The Helix-anchor codec — "x265 for gaussians" — as a measurement tool that proves the design (anchor + motion + residual + helix scan) on the real torso splat before it's wired into the render/animation path.

Stacked on #53 (claude/torso-anisotropic-map) → auto-retargets as the stack merges.

tools/spl_codec.py maps the full x265 pipeline onto signals already in SPL2 + torso.nodes.json (zero new data):

x265 gaussian codec
scan order helix = 3D Morton of position = identity/GUID order (locality-preserving)
I-frame anchor FMA node (SoA centroid + per-node colour) — random-access per structure
motion vector gaussian offset from its node anchor
residual helix-ordered zig-zag delta of (motion, normal)
colour = anchor-predicted → 0 per-gaussian bytes (a node palette)

Measured (231,515 gaussians)

SPL2 raw : 4.86 MB  (21.0 B/gaussian)
SPL3     : 1.73 MB  ( 7.47 B/gaussian)  →  2.8× smaller   (zlib entropy stand-in)
colour   : EXACT, 887 B for ALL colour  (178-entry node palette)
position : round-trip RMSE 0.00001  (16-bit quant, effectively lossless)
node_row : RLE 35 KB / 231K gaussians  (structures contiguous in helix order)
streams  : motion 1.02 MB · normal 671 KB · rows 35 KB · palette 887 B

What it proves

  • "Crisp colours without overhead" is provably exact. Colour is fully predicted by the node anchor (per-structure flat), so it costs 0 per-gaussian bytes and cannot bleed across a structure boundary — crisp by construction.

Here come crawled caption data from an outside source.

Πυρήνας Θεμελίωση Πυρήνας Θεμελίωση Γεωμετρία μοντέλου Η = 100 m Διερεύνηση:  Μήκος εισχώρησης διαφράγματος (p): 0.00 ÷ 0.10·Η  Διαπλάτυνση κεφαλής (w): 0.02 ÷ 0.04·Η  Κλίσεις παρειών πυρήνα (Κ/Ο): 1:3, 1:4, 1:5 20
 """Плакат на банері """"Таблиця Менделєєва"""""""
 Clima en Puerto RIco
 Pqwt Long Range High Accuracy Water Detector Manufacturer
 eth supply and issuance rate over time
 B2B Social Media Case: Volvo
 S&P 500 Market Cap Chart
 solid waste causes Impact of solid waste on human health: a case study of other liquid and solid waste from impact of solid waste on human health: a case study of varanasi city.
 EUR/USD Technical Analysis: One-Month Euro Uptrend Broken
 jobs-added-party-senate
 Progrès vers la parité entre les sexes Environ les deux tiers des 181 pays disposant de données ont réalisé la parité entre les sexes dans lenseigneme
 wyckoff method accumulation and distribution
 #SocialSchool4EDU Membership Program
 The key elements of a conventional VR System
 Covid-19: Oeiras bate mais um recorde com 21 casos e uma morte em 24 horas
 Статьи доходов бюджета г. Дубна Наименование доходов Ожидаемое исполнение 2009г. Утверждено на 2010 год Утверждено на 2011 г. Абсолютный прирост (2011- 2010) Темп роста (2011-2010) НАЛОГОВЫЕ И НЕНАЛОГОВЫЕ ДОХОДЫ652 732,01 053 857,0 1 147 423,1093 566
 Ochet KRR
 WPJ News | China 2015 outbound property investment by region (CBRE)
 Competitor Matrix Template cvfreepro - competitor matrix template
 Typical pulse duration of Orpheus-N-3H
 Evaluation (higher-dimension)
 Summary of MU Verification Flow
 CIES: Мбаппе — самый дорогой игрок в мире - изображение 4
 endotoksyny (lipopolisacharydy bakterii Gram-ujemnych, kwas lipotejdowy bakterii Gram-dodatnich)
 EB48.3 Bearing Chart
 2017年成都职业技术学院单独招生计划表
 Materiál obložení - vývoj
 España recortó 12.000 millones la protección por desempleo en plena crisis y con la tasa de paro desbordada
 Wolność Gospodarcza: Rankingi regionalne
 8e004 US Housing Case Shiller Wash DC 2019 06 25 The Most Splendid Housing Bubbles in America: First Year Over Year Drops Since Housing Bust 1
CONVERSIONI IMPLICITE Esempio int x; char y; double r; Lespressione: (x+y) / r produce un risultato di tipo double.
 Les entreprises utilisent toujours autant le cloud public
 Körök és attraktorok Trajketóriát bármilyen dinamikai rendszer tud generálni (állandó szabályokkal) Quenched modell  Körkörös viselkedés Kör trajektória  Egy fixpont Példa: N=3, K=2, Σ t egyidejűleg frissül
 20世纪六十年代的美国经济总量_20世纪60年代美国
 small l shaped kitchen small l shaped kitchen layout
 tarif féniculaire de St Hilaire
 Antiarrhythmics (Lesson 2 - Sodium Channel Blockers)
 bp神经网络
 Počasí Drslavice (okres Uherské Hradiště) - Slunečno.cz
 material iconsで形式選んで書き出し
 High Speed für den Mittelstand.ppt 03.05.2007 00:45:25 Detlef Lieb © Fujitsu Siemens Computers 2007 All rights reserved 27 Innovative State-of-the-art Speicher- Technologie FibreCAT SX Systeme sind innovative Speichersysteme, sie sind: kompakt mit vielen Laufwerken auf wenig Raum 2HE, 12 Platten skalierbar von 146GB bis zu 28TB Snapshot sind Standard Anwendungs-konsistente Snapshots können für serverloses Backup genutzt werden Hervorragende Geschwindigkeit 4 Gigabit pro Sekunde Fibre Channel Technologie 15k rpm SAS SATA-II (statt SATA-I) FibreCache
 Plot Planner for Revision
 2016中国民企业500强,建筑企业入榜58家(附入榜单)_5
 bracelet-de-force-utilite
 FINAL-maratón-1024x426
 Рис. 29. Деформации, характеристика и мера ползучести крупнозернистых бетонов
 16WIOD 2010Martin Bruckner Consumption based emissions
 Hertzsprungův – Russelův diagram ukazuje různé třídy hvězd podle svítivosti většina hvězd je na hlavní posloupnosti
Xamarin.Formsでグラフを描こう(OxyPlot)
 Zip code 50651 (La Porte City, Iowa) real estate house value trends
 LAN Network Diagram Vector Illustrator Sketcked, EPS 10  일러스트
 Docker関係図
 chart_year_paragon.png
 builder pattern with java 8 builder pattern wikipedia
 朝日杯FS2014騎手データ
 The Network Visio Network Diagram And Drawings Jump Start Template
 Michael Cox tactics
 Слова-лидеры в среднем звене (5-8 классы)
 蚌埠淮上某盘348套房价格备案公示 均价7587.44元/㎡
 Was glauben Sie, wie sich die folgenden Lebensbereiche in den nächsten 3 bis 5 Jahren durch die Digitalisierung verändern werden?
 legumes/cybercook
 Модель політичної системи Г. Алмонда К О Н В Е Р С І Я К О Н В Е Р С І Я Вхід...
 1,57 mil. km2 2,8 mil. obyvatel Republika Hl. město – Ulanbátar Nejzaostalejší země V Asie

All colour for the whole torso = 887 bytes.
  • The anchor = node mapping gives random access (decode one structure from its anchor via the O(1) switch) and stops residual drift (each structure resets, like an I-frame).
  • Geometry is near-lossless at 16-bit; node_row RLE confirms structures are contiguous along the helix.
  • The normal stream (671 KB) is the clear optimization target — high-frequency, so octahedral encoding + a real range/CABAC coder (zlib is only the stand-in) is the next win.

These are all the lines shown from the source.